◆ TASK A ◆
In the GPR culvert post, what is the actual diameter of the steel culvert?
◆ TASK B ◆
Extend the GPR culvert post, picking up right after its last line of code.

◆ SOURCE EXCERPT ◆
____
# How do I calculate the radius of this culvert from the image hyberbola?

3 vues (au cours des 30 derniers jours)
Koosha le 1 Mar 2022
Commenté : William Rose le 4 Mar 2022
Hi everyone,
I took a GPR (Ground-Penetrating Radar) B-scan of a roadway section with a round-shaped steel culvert in it.
I am trying to use MATLAB to detect the curve and/or calculate the approximate radius from the image, the actual diameter is 15 inches.
I tried using " imfindcircles" to do it, tried different ways such as increasing the intensity, turning to grayscale, binarizing it (in order to use objectpolarity option), as well as changing the [rmin , rmax] values, but that doesnt seem to work. The figure file, and the raw image texi file are also attached.
%imshow(I_scan11);
I_scan11_gray = im2gray(I_scan11);
imshow(I_scan11_gray)
imshow(I_scan11_gray1);
%imhist(I_scan11_gray)
%I_scan11_BW = I_scan11_gray > 210;
I_scan11_BW = imbinarize(I_scan11_gray);
imshow(I_scan11_BW);
%
% SE = strel("disk",14); % 20
% I_scan11_BW1 = imdilate(I_scan11_BW,SE);
% %I_scan11_BW1 = imclose(I_scan11_BW,SE);
% %I_scan11_BW1 = bwareaopen(I_scan11_BW1,5);
% imshow(I_scan11_BW1);
% hold on;
% plot(center(:,1),center(:,2),'yx','LineWidth',2);
% hold off;
The following code generates the image as seen above: (exclusive for GPR)
load MECHANICAL_LAB_EXP_05_11_21_022_P_1A.txt; % Image text file derived from the device
Bscan = MECHANICAL_LAB_EXP_05_11_21_022_P_1A; % This is scan 11-1.
clear MECHANICAL_LAB_EXP_05_11_21_022_P_1A;
% Apparent/input dielectric constant = 6.0, subsurface material is
% non-magnetic ( magnetic permeability = 1)
[a, b] = size(Bscan); % a = cross-range (rx), b = range(r) (rx,r) = (a,b)
____
[Entries taken from a collection]

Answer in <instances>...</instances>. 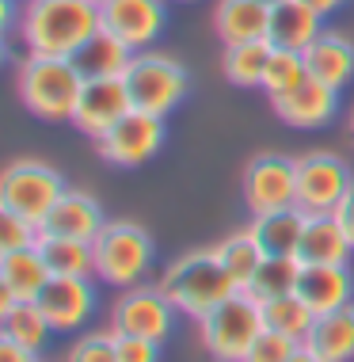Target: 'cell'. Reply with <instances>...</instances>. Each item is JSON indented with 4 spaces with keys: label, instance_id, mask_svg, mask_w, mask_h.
Wrapping results in <instances>:
<instances>
[{
    "label": "cell",
    "instance_id": "6da1fadb",
    "mask_svg": "<svg viewBox=\"0 0 354 362\" xmlns=\"http://www.w3.org/2000/svg\"><path fill=\"white\" fill-rule=\"evenodd\" d=\"M100 31V4L92 0H27L19 8L16 38L23 54L73 57Z\"/></svg>",
    "mask_w": 354,
    "mask_h": 362
},
{
    "label": "cell",
    "instance_id": "7a4b0ae2",
    "mask_svg": "<svg viewBox=\"0 0 354 362\" xmlns=\"http://www.w3.org/2000/svg\"><path fill=\"white\" fill-rule=\"evenodd\" d=\"M84 81L73 57L23 54L16 65V95L38 122H73Z\"/></svg>",
    "mask_w": 354,
    "mask_h": 362
},
{
    "label": "cell",
    "instance_id": "3957f363",
    "mask_svg": "<svg viewBox=\"0 0 354 362\" xmlns=\"http://www.w3.org/2000/svg\"><path fill=\"white\" fill-rule=\"evenodd\" d=\"M160 290L168 293V301L183 317L202 320L210 309L229 301L240 286H236L232 275L225 271V263L218 259V248H194L168 263V271L160 275Z\"/></svg>",
    "mask_w": 354,
    "mask_h": 362
},
{
    "label": "cell",
    "instance_id": "277c9868",
    "mask_svg": "<svg viewBox=\"0 0 354 362\" xmlns=\"http://www.w3.org/2000/svg\"><path fill=\"white\" fill-rule=\"evenodd\" d=\"M92 252H95V279L114 290L141 286L156 259L153 233L130 218L107 221L100 229V237L92 240Z\"/></svg>",
    "mask_w": 354,
    "mask_h": 362
},
{
    "label": "cell",
    "instance_id": "5b68a950",
    "mask_svg": "<svg viewBox=\"0 0 354 362\" xmlns=\"http://www.w3.org/2000/svg\"><path fill=\"white\" fill-rule=\"evenodd\" d=\"M263 332H267L263 301H255L248 290H236L229 301H221L199 320V339L213 362H244Z\"/></svg>",
    "mask_w": 354,
    "mask_h": 362
},
{
    "label": "cell",
    "instance_id": "8992f818",
    "mask_svg": "<svg viewBox=\"0 0 354 362\" xmlns=\"http://www.w3.org/2000/svg\"><path fill=\"white\" fill-rule=\"evenodd\" d=\"M65 191L69 183L54 164H46L42 156H16L0 175V210H12L42 229V221L50 218Z\"/></svg>",
    "mask_w": 354,
    "mask_h": 362
},
{
    "label": "cell",
    "instance_id": "52a82bcc",
    "mask_svg": "<svg viewBox=\"0 0 354 362\" xmlns=\"http://www.w3.org/2000/svg\"><path fill=\"white\" fill-rule=\"evenodd\" d=\"M126 88H130V100L137 111H149V115H168L187 100V88H191V76L175 57L168 54H156V50H141L134 54L130 69H126Z\"/></svg>",
    "mask_w": 354,
    "mask_h": 362
},
{
    "label": "cell",
    "instance_id": "ba28073f",
    "mask_svg": "<svg viewBox=\"0 0 354 362\" xmlns=\"http://www.w3.org/2000/svg\"><path fill=\"white\" fill-rule=\"evenodd\" d=\"M293 168H297V206L305 214H336L354 183V168L347 164V156L331 149L293 156Z\"/></svg>",
    "mask_w": 354,
    "mask_h": 362
},
{
    "label": "cell",
    "instance_id": "9c48e42d",
    "mask_svg": "<svg viewBox=\"0 0 354 362\" xmlns=\"http://www.w3.org/2000/svg\"><path fill=\"white\" fill-rule=\"evenodd\" d=\"M175 313L179 309L168 301L160 282H141L118 293V301L111 305V328L118 336H145L164 344L175 332Z\"/></svg>",
    "mask_w": 354,
    "mask_h": 362
},
{
    "label": "cell",
    "instance_id": "30bf717a",
    "mask_svg": "<svg viewBox=\"0 0 354 362\" xmlns=\"http://www.w3.org/2000/svg\"><path fill=\"white\" fill-rule=\"evenodd\" d=\"M240 191H244V206L252 214L297 206V168H293V156H282V153L252 156L244 164Z\"/></svg>",
    "mask_w": 354,
    "mask_h": 362
},
{
    "label": "cell",
    "instance_id": "8fae6325",
    "mask_svg": "<svg viewBox=\"0 0 354 362\" xmlns=\"http://www.w3.org/2000/svg\"><path fill=\"white\" fill-rule=\"evenodd\" d=\"M164 119L160 115H149V111H134L126 115L122 122H114L111 130L95 141V149L107 164L114 168H141L145 160H153L164 145Z\"/></svg>",
    "mask_w": 354,
    "mask_h": 362
},
{
    "label": "cell",
    "instance_id": "7c38bea8",
    "mask_svg": "<svg viewBox=\"0 0 354 362\" xmlns=\"http://www.w3.org/2000/svg\"><path fill=\"white\" fill-rule=\"evenodd\" d=\"M168 23V0H107L100 4V27L122 38L134 54L153 50Z\"/></svg>",
    "mask_w": 354,
    "mask_h": 362
},
{
    "label": "cell",
    "instance_id": "4fadbf2b",
    "mask_svg": "<svg viewBox=\"0 0 354 362\" xmlns=\"http://www.w3.org/2000/svg\"><path fill=\"white\" fill-rule=\"evenodd\" d=\"M130 111H134V100H130V88H126L122 76H95V81H84V92L73 111V126L84 138L100 141Z\"/></svg>",
    "mask_w": 354,
    "mask_h": 362
},
{
    "label": "cell",
    "instance_id": "5bb4252c",
    "mask_svg": "<svg viewBox=\"0 0 354 362\" xmlns=\"http://www.w3.org/2000/svg\"><path fill=\"white\" fill-rule=\"evenodd\" d=\"M35 301H38V309L46 313L50 328L61 332V336H69V332H81L88 320H92L95 305H100V293H95L92 275H88V279L54 275Z\"/></svg>",
    "mask_w": 354,
    "mask_h": 362
},
{
    "label": "cell",
    "instance_id": "9a60e30c",
    "mask_svg": "<svg viewBox=\"0 0 354 362\" xmlns=\"http://www.w3.org/2000/svg\"><path fill=\"white\" fill-rule=\"evenodd\" d=\"M271 107L293 130H320V126L336 122V115H339V88L324 84L317 76H305L293 92L271 100Z\"/></svg>",
    "mask_w": 354,
    "mask_h": 362
},
{
    "label": "cell",
    "instance_id": "2e32d148",
    "mask_svg": "<svg viewBox=\"0 0 354 362\" xmlns=\"http://www.w3.org/2000/svg\"><path fill=\"white\" fill-rule=\"evenodd\" d=\"M297 293L317 317L354 305V275L347 263H301Z\"/></svg>",
    "mask_w": 354,
    "mask_h": 362
},
{
    "label": "cell",
    "instance_id": "e0dca14e",
    "mask_svg": "<svg viewBox=\"0 0 354 362\" xmlns=\"http://www.w3.org/2000/svg\"><path fill=\"white\" fill-rule=\"evenodd\" d=\"M103 225H107V218H103L100 199L88 191L69 187L57 199V206L50 210V218L42 221V233H50V237H73V240H95Z\"/></svg>",
    "mask_w": 354,
    "mask_h": 362
},
{
    "label": "cell",
    "instance_id": "ac0fdd59",
    "mask_svg": "<svg viewBox=\"0 0 354 362\" xmlns=\"http://www.w3.org/2000/svg\"><path fill=\"white\" fill-rule=\"evenodd\" d=\"M50 279L54 275L38 248L0 252V309L8 301H35Z\"/></svg>",
    "mask_w": 354,
    "mask_h": 362
},
{
    "label": "cell",
    "instance_id": "d6986e66",
    "mask_svg": "<svg viewBox=\"0 0 354 362\" xmlns=\"http://www.w3.org/2000/svg\"><path fill=\"white\" fill-rule=\"evenodd\" d=\"M213 31L225 46L271 38V4H263V0H218L213 4Z\"/></svg>",
    "mask_w": 354,
    "mask_h": 362
},
{
    "label": "cell",
    "instance_id": "ffe728a7",
    "mask_svg": "<svg viewBox=\"0 0 354 362\" xmlns=\"http://www.w3.org/2000/svg\"><path fill=\"white\" fill-rule=\"evenodd\" d=\"M305 69H309V76L343 92L354 81V38L324 27V35L305 50Z\"/></svg>",
    "mask_w": 354,
    "mask_h": 362
},
{
    "label": "cell",
    "instance_id": "44dd1931",
    "mask_svg": "<svg viewBox=\"0 0 354 362\" xmlns=\"http://www.w3.org/2000/svg\"><path fill=\"white\" fill-rule=\"evenodd\" d=\"M324 35V16L312 12L305 0H278L271 8V42L278 50L305 54Z\"/></svg>",
    "mask_w": 354,
    "mask_h": 362
},
{
    "label": "cell",
    "instance_id": "7402d4cb",
    "mask_svg": "<svg viewBox=\"0 0 354 362\" xmlns=\"http://www.w3.org/2000/svg\"><path fill=\"white\" fill-rule=\"evenodd\" d=\"M350 252L354 244L336 214H309L297 248L301 263H350Z\"/></svg>",
    "mask_w": 354,
    "mask_h": 362
},
{
    "label": "cell",
    "instance_id": "603a6c76",
    "mask_svg": "<svg viewBox=\"0 0 354 362\" xmlns=\"http://www.w3.org/2000/svg\"><path fill=\"white\" fill-rule=\"evenodd\" d=\"M305 221H309V214L301 206H286V210H271V214H252L248 229L259 240L263 256H297Z\"/></svg>",
    "mask_w": 354,
    "mask_h": 362
},
{
    "label": "cell",
    "instance_id": "cb8c5ba5",
    "mask_svg": "<svg viewBox=\"0 0 354 362\" xmlns=\"http://www.w3.org/2000/svg\"><path fill=\"white\" fill-rule=\"evenodd\" d=\"M320 362H354V305L317 317L305 344Z\"/></svg>",
    "mask_w": 354,
    "mask_h": 362
},
{
    "label": "cell",
    "instance_id": "d4e9b609",
    "mask_svg": "<svg viewBox=\"0 0 354 362\" xmlns=\"http://www.w3.org/2000/svg\"><path fill=\"white\" fill-rule=\"evenodd\" d=\"M73 62L81 65V73L88 81H95V76H126V69H130V62H134V50L122 38H114L111 31L100 27V31L73 54Z\"/></svg>",
    "mask_w": 354,
    "mask_h": 362
},
{
    "label": "cell",
    "instance_id": "484cf974",
    "mask_svg": "<svg viewBox=\"0 0 354 362\" xmlns=\"http://www.w3.org/2000/svg\"><path fill=\"white\" fill-rule=\"evenodd\" d=\"M0 336L16 339V344L31 347L38 355V351L50 344V336H57V332L50 328L46 313L38 309V301H8V305L0 309Z\"/></svg>",
    "mask_w": 354,
    "mask_h": 362
},
{
    "label": "cell",
    "instance_id": "4316f807",
    "mask_svg": "<svg viewBox=\"0 0 354 362\" xmlns=\"http://www.w3.org/2000/svg\"><path fill=\"white\" fill-rule=\"evenodd\" d=\"M274 54L271 38H255V42H240V46H225L221 54V73L232 88H263L267 76V62Z\"/></svg>",
    "mask_w": 354,
    "mask_h": 362
},
{
    "label": "cell",
    "instance_id": "83f0119b",
    "mask_svg": "<svg viewBox=\"0 0 354 362\" xmlns=\"http://www.w3.org/2000/svg\"><path fill=\"white\" fill-rule=\"evenodd\" d=\"M38 252H42V259H46V267H50V275H76V279L95 275L92 240L50 237V233H42V240H38Z\"/></svg>",
    "mask_w": 354,
    "mask_h": 362
},
{
    "label": "cell",
    "instance_id": "f1b7e54d",
    "mask_svg": "<svg viewBox=\"0 0 354 362\" xmlns=\"http://www.w3.org/2000/svg\"><path fill=\"white\" fill-rule=\"evenodd\" d=\"M218 248V259L225 263V271L232 275V282L240 290H248L252 286V279L259 275V267H263V248H259V240L252 237V229H236L229 233L221 244H213Z\"/></svg>",
    "mask_w": 354,
    "mask_h": 362
},
{
    "label": "cell",
    "instance_id": "f546056e",
    "mask_svg": "<svg viewBox=\"0 0 354 362\" xmlns=\"http://www.w3.org/2000/svg\"><path fill=\"white\" fill-rule=\"evenodd\" d=\"M263 325L278 336L293 339V344H305V336L317 325V313L305 305L301 293H286V298H274V301H263Z\"/></svg>",
    "mask_w": 354,
    "mask_h": 362
},
{
    "label": "cell",
    "instance_id": "4dcf8cb0",
    "mask_svg": "<svg viewBox=\"0 0 354 362\" xmlns=\"http://www.w3.org/2000/svg\"><path fill=\"white\" fill-rule=\"evenodd\" d=\"M297 282H301L297 256H267L259 275L252 279L248 293L255 301H274V298H286V293H297Z\"/></svg>",
    "mask_w": 354,
    "mask_h": 362
},
{
    "label": "cell",
    "instance_id": "1f68e13d",
    "mask_svg": "<svg viewBox=\"0 0 354 362\" xmlns=\"http://www.w3.org/2000/svg\"><path fill=\"white\" fill-rule=\"evenodd\" d=\"M305 76H309V69H305V54L278 50V46H274V54H271V62H267V76H263L259 92H267V100H278V95L293 92Z\"/></svg>",
    "mask_w": 354,
    "mask_h": 362
},
{
    "label": "cell",
    "instance_id": "d6a6232c",
    "mask_svg": "<svg viewBox=\"0 0 354 362\" xmlns=\"http://www.w3.org/2000/svg\"><path fill=\"white\" fill-rule=\"evenodd\" d=\"M65 362H118V336H114V328L76 336V344L69 347Z\"/></svg>",
    "mask_w": 354,
    "mask_h": 362
},
{
    "label": "cell",
    "instance_id": "836d02e7",
    "mask_svg": "<svg viewBox=\"0 0 354 362\" xmlns=\"http://www.w3.org/2000/svg\"><path fill=\"white\" fill-rule=\"evenodd\" d=\"M42 229L35 221L19 218L12 210H0V252H19V248H38Z\"/></svg>",
    "mask_w": 354,
    "mask_h": 362
},
{
    "label": "cell",
    "instance_id": "e575fe53",
    "mask_svg": "<svg viewBox=\"0 0 354 362\" xmlns=\"http://www.w3.org/2000/svg\"><path fill=\"white\" fill-rule=\"evenodd\" d=\"M301 344H293V339L286 336H278V332H263L259 339L252 344V351L244 355V362H290V355L297 351Z\"/></svg>",
    "mask_w": 354,
    "mask_h": 362
},
{
    "label": "cell",
    "instance_id": "d590c367",
    "mask_svg": "<svg viewBox=\"0 0 354 362\" xmlns=\"http://www.w3.org/2000/svg\"><path fill=\"white\" fill-rule=\"evenodd\" d=\"M118 362H160V344L145 336H118Z\"/></svg>",
    "mask_w": 354,
    "mask_h": 362
},
{
    "label": "cell",
    "instance_id": "8d00e7d4",
    "mask_svg": "<svg viewBox=\"0 0 354 362\" xmlns=\"http://www.w3.org/2000/svg\"><path fill=\"white\" fill-rule=\"evenodd\" d=\"M0 362H38V355L31 347H23V344H16V339L0 336Z\"/></svg>",
    "mask_w": 354,
    "mask_h": 362
},
{
    "label": "cell",
    "instance_id": "74e56055",
    "mask_svg": "<svg viewBox=\"0 0 354 362\" xmlns=\"http://www.w3.org/2000/svg\"><path fill=\"white\" fill-rule=\"evenodd\" d=\"M336 218L343 221V229H347V237L354 244V183H350V191H347V199L339 202V210H336Z\"/></svg>",
    "mask_w": 354,
    "mask_h": 362
},
{
    "label": "cell",
    "instance_id": "f35d334b",
    "mask_svg": "<svg viewBox=\"0 0 354 362\" xmlns=\"http://www.w3.org/2000/svg\"><path fill=\"white\" fill-rule=\"evenodd\" d=\"M305 4H309L312 12H320V16H331V12H339L347 0H305Z\"/></svg>",
    "mask_w": 354,
    "mask_h": 362
},
{
    "label": "cell",
    "instance_id": "ab89813d",
    "mask_svg": "<svg viewBox=\"0 0 354 362\" xmlns=\"http://www.w3.org/2000/svg\"><path fill=\"white\" fill-rule=\"evenodd\" d=\"M290 362H320V358L312 355L309 347H297V351H293V355H290Z\"/></svg>",
    "mask_w": 354,
    "mask_h": 362
},
{
    "label": "cell",
    "instance_id": "60d3db41",
    "mask_svg": "<svg viewBox=\"0 0 354 362\" xmlns=\"http://www.w3.org/2000/svg\"><path fill=\"white\" fill-rule=\"evenodd\" d=\"M347 138H350V145H354V111H350V122H347Z\"/></svg>",
    "mask_w": 354,
    "mask_h": 362
},
{
    "label": "cell",
    "instance_id": "b9f144b4",
    "mask_svg": "<svg viewBox=\"0 0 354 362\" xmlns=\"http://www.w3.org/2000/svg\"><path fill=\"white\" fill-rule=\"evenodd\" d=\"M263 4H271V8H274V4H278V0H263Z\"/></svg>",
    "mask_w": 354,
    "mask_h": 362
},
{
    "label": "cell",
    "instance_id": "7bdbcfd3",
    "mask_svg": "<svg viewBox=\"0 0 354 362\" xmlns=\"http://www.w3.org/2000/svg\"><path fill=\"white\" fill-rule=\"evenodd\" d=\"M92 4H107V0H92Z\"/></svg>",
    "mask_w": 354,
    "mask_h": 362
},
{
    "label": "cell",
    "instance_id": "ee69618b",
    "mask_svg": "<svg viewBox=\"0 0 354 362\" xmlns=\"http://www.w3.org/2000/svg\"><path fill=\"white\" fill-rule=\"evenodd\" d=\"M183 4H194V0H183Z\"/></svg>",
    "mask_w": 354,
    "mask_h": 362
},
{
    "label": "cell",
    "instance_id": "f6af8a7d",
    "mask_svg": "<svg viewBox=\"0 0 354 362\" xmlns=\"http://www.w3.org/2000/svg\"><path fill=\"white\" fill-rule=\"evenodd\" d=\"M19 4H27V0H19Z\"/></svg>",
    "mask_w": 354,
    "mask_h": 362
}]
</instances>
____
◆ RESPONSE A ◆
15 inches

◆ RESPONSE B ◆
dr = (9 * 12) / (b-1); % Range resolution, in inches % Penetration depth is 9 ft
d = 4.11 * 12; % GPR cart rolling distance, in inches % the rolling distance is 4.11 ft
drx = d / (a - 1); % Cross-range resolution, in inches
r = (0:b-1) * dr; % Range, in inches
rx = (0:a-1) * drx; % Cross-range, in inches
figure;
imagesc(rx, r, Bscan'); colormap jet; colorbar; caxis([-2.5e6,3e6]);
xlabel('Cross-range, {\it r_x} (in)'); ylabel('Range, {\it r} (in)');
title(scan_title);
xlim([d-33 d]); ylim([0,22]);
set(gcf, "Position", [744 757 560 420]);
set(gca, 'fontsize', 12);
##### 2 commentairesAfficher AucuneMasquer Aucune
DGM le 1 Mar 2022
Modifié(e) : DGM le 1 Mar 2022
I'm not sure I understand what I'm looking at. If the projection of a circular object is a hyperbola, then trying to work off of the curvature might not be as easy as trying to find the asymptotes and minimum range. I don't know if that's appropriate for the available data though. I can't really tell if the image shows a part of a circle or part of a hyperbola.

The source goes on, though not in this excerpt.